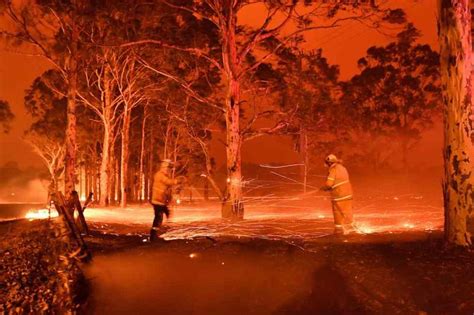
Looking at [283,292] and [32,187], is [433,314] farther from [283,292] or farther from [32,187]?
[32,187]

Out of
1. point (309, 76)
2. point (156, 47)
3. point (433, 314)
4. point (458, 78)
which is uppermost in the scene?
point (156, 47)

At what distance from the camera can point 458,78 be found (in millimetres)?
9148

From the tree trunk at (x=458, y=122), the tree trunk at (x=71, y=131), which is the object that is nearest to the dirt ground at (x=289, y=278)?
the tree trunk at (x=458, y=122)

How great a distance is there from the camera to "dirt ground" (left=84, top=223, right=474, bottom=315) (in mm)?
7473

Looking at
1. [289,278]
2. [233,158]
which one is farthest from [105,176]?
[289,278]

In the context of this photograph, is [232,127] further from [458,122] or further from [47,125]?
[47,125]

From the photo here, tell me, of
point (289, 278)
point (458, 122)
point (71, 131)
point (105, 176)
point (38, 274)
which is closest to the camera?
point (289, 278)

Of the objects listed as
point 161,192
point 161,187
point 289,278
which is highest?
point 161,187

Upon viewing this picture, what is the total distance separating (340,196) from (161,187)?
3937 millimetres

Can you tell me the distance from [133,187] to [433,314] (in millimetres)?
44494

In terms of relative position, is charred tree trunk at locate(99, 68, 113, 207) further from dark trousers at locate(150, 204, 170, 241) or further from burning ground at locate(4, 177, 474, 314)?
burning ground at locate(4, 177, 474, 314)

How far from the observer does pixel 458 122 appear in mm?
9094

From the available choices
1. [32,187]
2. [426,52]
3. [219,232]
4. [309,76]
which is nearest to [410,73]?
[426,52]

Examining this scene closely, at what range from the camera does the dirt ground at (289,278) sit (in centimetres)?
747
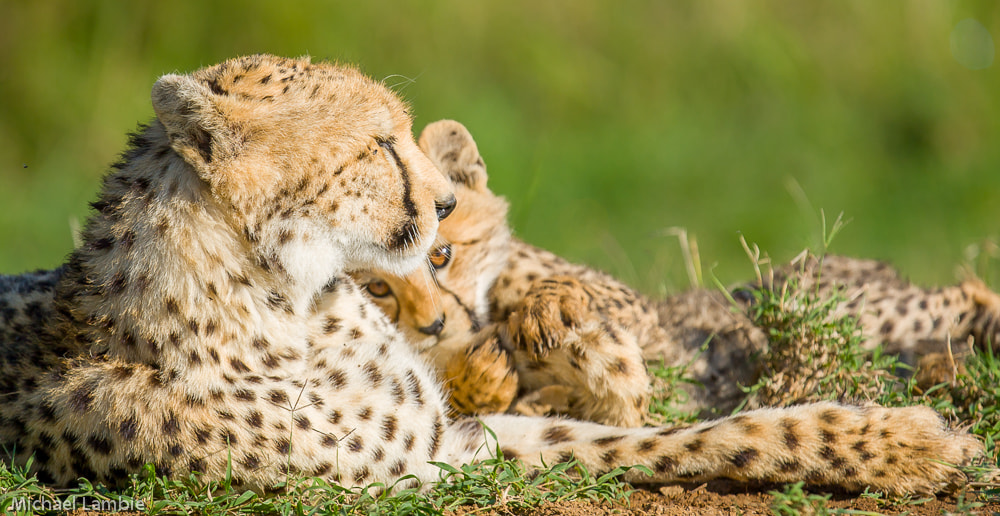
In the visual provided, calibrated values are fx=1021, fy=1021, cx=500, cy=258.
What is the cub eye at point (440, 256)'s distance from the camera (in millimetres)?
3207

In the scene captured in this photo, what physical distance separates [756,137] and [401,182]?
6346 millimetres

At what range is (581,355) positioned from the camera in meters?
3.17

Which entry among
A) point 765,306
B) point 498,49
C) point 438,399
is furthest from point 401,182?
point 498,49

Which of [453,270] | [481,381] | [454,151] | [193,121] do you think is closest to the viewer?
[193,121]

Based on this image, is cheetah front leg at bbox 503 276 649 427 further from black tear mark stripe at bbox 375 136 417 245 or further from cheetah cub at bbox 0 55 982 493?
black tear mark stripe at bbox 375 136 417 245

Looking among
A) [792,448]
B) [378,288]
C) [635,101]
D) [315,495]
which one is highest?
[635,101]

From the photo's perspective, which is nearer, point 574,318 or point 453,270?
point 574,318

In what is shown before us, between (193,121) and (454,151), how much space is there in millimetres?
1486

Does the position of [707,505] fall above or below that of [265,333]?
below

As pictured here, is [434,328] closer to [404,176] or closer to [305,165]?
[404,176]

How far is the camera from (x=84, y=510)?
2.42 metres

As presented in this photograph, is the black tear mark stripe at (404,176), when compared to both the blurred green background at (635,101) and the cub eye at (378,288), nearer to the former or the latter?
the cub eye at (378,288)

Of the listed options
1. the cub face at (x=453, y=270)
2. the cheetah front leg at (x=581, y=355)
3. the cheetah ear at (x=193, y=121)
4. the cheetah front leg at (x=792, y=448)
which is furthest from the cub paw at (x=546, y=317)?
the cheetah ear at (x=193, y=121)

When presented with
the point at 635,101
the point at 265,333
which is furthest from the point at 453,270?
the point at 635,101
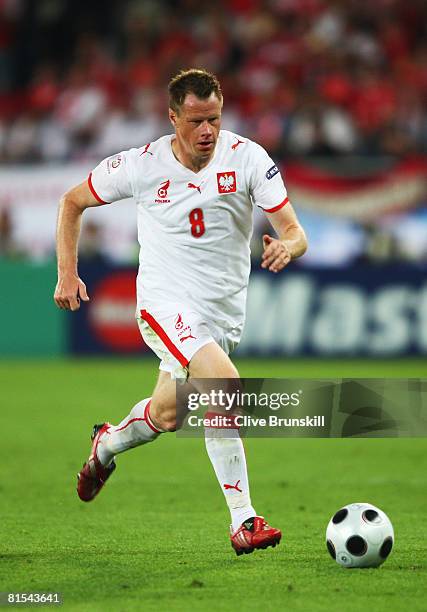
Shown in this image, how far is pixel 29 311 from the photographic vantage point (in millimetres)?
16125

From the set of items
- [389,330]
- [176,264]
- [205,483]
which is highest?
[389,330]

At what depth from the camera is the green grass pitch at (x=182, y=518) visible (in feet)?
17.0

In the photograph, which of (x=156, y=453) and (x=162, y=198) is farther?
(x=156, y=453)

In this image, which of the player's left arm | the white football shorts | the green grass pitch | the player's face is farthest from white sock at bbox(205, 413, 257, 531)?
the player's face

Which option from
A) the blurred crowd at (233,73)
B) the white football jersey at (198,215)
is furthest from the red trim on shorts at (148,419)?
the blurred crowd at (233,73)

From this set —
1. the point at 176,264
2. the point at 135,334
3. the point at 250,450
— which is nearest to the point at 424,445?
the point at 250,450

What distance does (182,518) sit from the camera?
7.05 meters

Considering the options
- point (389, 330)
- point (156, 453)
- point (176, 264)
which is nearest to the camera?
point (176, 264)

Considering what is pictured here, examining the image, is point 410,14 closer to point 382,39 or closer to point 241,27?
point 382,39

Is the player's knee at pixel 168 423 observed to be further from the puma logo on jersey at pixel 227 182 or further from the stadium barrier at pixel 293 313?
the stadium barrier at pixel 293 313

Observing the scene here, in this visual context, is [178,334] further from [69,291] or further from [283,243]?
[283,243]

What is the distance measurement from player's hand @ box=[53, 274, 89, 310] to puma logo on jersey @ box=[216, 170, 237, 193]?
2.82 feet

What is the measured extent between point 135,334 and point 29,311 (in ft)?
4.72

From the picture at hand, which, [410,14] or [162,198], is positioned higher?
[410,14]
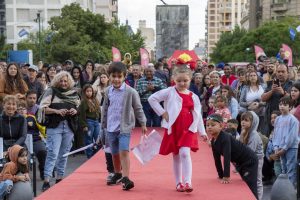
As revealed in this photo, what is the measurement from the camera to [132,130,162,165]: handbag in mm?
9391

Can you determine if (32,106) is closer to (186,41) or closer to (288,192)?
(288,192)

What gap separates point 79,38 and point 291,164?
51.0 m

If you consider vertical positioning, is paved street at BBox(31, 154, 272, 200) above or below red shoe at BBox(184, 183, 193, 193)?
Answer: below

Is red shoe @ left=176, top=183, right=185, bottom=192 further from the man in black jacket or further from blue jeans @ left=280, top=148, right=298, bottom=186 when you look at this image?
blue jeans @ left=280, top=148, right=298, bottom=186

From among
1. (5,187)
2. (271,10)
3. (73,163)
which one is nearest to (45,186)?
(5,187)

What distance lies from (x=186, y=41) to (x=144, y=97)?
1335 cm

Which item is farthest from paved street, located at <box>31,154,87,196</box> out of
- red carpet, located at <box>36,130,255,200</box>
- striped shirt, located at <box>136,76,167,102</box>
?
red carpet, located at <box>36,130,255,200</box>

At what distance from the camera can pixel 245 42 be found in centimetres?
7888

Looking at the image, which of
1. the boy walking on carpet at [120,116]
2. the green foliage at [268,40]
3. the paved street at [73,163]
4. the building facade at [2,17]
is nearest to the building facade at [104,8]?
the building facade at [2,17]

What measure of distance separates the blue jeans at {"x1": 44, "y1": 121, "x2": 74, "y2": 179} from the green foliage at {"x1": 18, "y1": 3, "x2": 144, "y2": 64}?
1883 inches

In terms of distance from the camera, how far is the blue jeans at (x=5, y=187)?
8.92m

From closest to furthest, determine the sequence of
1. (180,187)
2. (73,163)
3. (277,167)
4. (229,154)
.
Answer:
◆ ◆ ◆ ◆
Set down every entry word for word, but omit the pictures.

**Exercise answer:**
Looking at [283,292] and [32,187], is [433,314] farther from [283,292] or farther from [32,187]?
[32,187]

Out of
1. point (309, 76)
2. point (156, 47)
3. point (433, 314)
4. point (458, 78)
which is uppermost in the scene?
point (156, 47)

At what distance from the camera can point 458,78 be found (in millimetres)?
9148

From the tree trunk at (x=458, y=122), the tree trunk at (x=71, y=131), which is the object that is nearest to the dirt ground at (x=289, y=278)?
the tree trunk at (x=458, y=122)

How great a distance is there from the camera to "dirt ground" (left=84, top=223, right=474, bottom=315) (in mm)?
7473

Looking at
1. [289,278]
2. [233,158]
which one is farthest from [105,176]?
[289,278]

In the context of this photograph, is [232,127] further from [458,122] or further from [47,125]?
[47,125]

From the photo here, tell me, of
point (289, 278)
point (458, 122)
point (71, 131)
point (105, 176)
point (38, 274)
which is closest to the camera?
point (289, 278)

Of the objects listed as
point 161,192
point 161,187
point 289,278
which is highest?
point 161,187

Upon viewing this picture, what is the total distance separating (340,196) from (161,187)?
3937 millimetres

Can you tell me the distance from [133,187] to [433,314] (in millimetres)?
44494

In terms of relative position, is charred tree trunk at locate(99, 68, 113, 207) further from dark trousers at locate(150, 204, 170, 241) or further from burning ground at locate(4, 177, 474, 314)?
burning ground at locate(4, 177, 474, 314)

How far from the observer does pixel 458 122 appear in mm?
9094

From the available choices
1. [32,187]
2. [426,52]
3. [219,232]
4. [309,76]
which is nearest to [410,73]?
[426,52]

Examining this scene closely, at what range from the camera does the dirt ground at (289,278) sit (in centimetres)?
747
In the visual provided, calibrated values are fx=1021, fy=1021, cx=500, cy=258.
What is the cub eye at point (440, 256)'s distance from the camera (in millimetres)?
3207

In the scene captured in this photo, what physical distance separates [756,137] and [401,182]?
6346 millimetres

At what range is (581,355) positioned from the camera in meters?
3.17

Which entry among
A) point 765,306
B) point 498,49
C) point 438,399
is furthest from point 401,182?
point 498,49

Which of [453,270] | [481,381] | [454,151] | [193,121] do you think is closest to the viewer?
[193,121]

Based on this image, is cheetah front leg at bbox 503 276 649 427 further from black tear mark stripe at bbox 375 136 417 245 or further from cheetah cub at bbox 0 55 982 493?
black tear mark stripe at bbox 375 136 417 245

Looking among
A) [792,448]
B) [378,288]
C) [635,101]
D) [315,495]
which one is highest?
[635,101]

From the photo's perspective, which is nearer, point 574,318 or point 453,270?
point 574,318

In what is shown before us, between (193,121) and (454,151), how much space is there in millimetres?
1486

Does the position of [707,505] fall above or below that of [265,333]?
below

As pictured here, is [434,328] closer to [404,176] or closer to [305,165]?
[404,176]

How far is the camera from (x=84, y=510)?
2.42 metres

As presented in this photograph, is the black tear mark stripe at (404,176), when compared to both the blurred green background at (635,101) and the cub eye at (378,288), nearer to the former or the latter?
the cub eye at (378,288)

Of the listed options
1. the cub face at (x=453, y=270)
2. the cheetah front leg at (x=581, y=355)
3. the cheetah ear at (x=193, y=121)
4. the cheetah front leg at (x=792, y=448)
which is furthest from the cub paw at (x=546, y=317)?
the cheetah ear at (x=193, y=121)

When presented with
the point at 635,101
the point at 265,333
which is furthest from the point at 453,270?
the point at 635,101
Shown in this image, how far is pixel 29 311 from the photographic vantage point (in millimetres)?
16125

From the set of items
- [389,330]
- [176,264]
- [205,483]
which is highest?
[389,330]

At what depth from the camera is the green grass pitch at (x=182, y=518) visible (in feet)?
17.0

In the photograph, which of (x=156, y=453) and (x=162, y=198) is farther?
(x=156, y=453)

In this image, which of the player's left arm | the white football shorts | the green grass pitch | the player's face is farthest from white sock at bbox(205, 413, 257, 531)?
the player's face

Which option from
A) the blurred crowd at (233,73)
B) the white football jersey at (198,215)
is furthest from the red trim on shorts at (148,419)?
the blurred crowd at (233,73)

From this set —
1. the point at 176,264
2. the point at 135,334
3. the point at 250,450
— which is nearest to the point at 424,445?
the point at 250,450

What distance does (182,518) sit from the camera?
7.05 meters

Considering the options
- point (389, 330)
- point (156, 453)
- point (176, 264)
which is nearest to the camera?
point (176, 264)

Considering what is pictured here, examining the image, is point 410,14 closer to point 382,39 or closer to point 241,27?
point 382,39

Is the player's knee at pixel 168 423 observed to be further from the puma logo on jersey at pixel 227 182 or further from the stadium barrier at pixel 293 313?
the stadium barrier at pixel 293 313

Observing the scene here, in this visual context, is [178,334] further from [69,291] or further from [283,243]?
[283,243]

What is the distance measurement from player's hand @ box=[53, 274, 89, 310] to puma logo on jersey @ box=[216, 170, 237, 193]?
2.82 feet

What is the measured extent between point 135,334 and point 29,311 (in ft)?
4.72

From the picture at hand, which, [410,14] or [162,198], is positioned higher?
[410,14]
As revealed in this photo, what is the measurement from the camera to [132,130,162,165]: handbag in mm?
9391

Can you determine if (32,106) is closer to (186,41) or closer to (288,192)?
(288,192)

What gap separates point 79,38 and point 291,164?
51.0 m

If you consider vertical positioning, is paved street at BBox(31, 154, 272, 200) above or below red shoe at BBox(184, 183, 193, 193)?
Answer: below

Is red shoe @ left=176, top=183, right=185, bottom=192 further from the man in black jacket or further from blue jeans @ left=280, top=148, right=298, bottom=186 when you look at this image?
blue jeans @ left=280, top=148, right=298, bottom=186

From among
1. (5,187)
2. (271,10)
3. (73,163)
which one is nearest to (45,186)?
(5,187)

What distance lies from (x=186, y=41) to (x=144, y=97)?
1335 cm

Which item is farthest from paved street, located at <box>31,154,87,196</box> out of
- red carpet, located at <box>36,130,255,200</box>
- striped shirt, located at <box>136,76,167,102</box>
?
red carpet, located at <box>36,130,255,200</box>

At what distance from the camera can pixel 245 42 be found in centimetres?
7888

Looking at the image, which of
1. the boy walking on carpet at [120,116]
2. the green foliage at [268,40]
3. the paved street at [73,163]
4. the building facade at [2,17]
is nearest to the building facade at [104,8]?
the building facade at [2,17]

What measure of distance separates the blue jeans at {"x1": 44, "y1": 121, "x2": 74, "y2": 179} from the green foliage at {"x1": 18, "y1": 3, "x2": 144, "y2": 64}?
1883 inches

In terms of distance from the camera, how far is the blue jeans at (x=5, y=187)?
8.92m

From closest to furthest, determine the sequence of
1. (180,187)
2. (73,163)
3. (277,167)
4. (229,154)
.
Answer:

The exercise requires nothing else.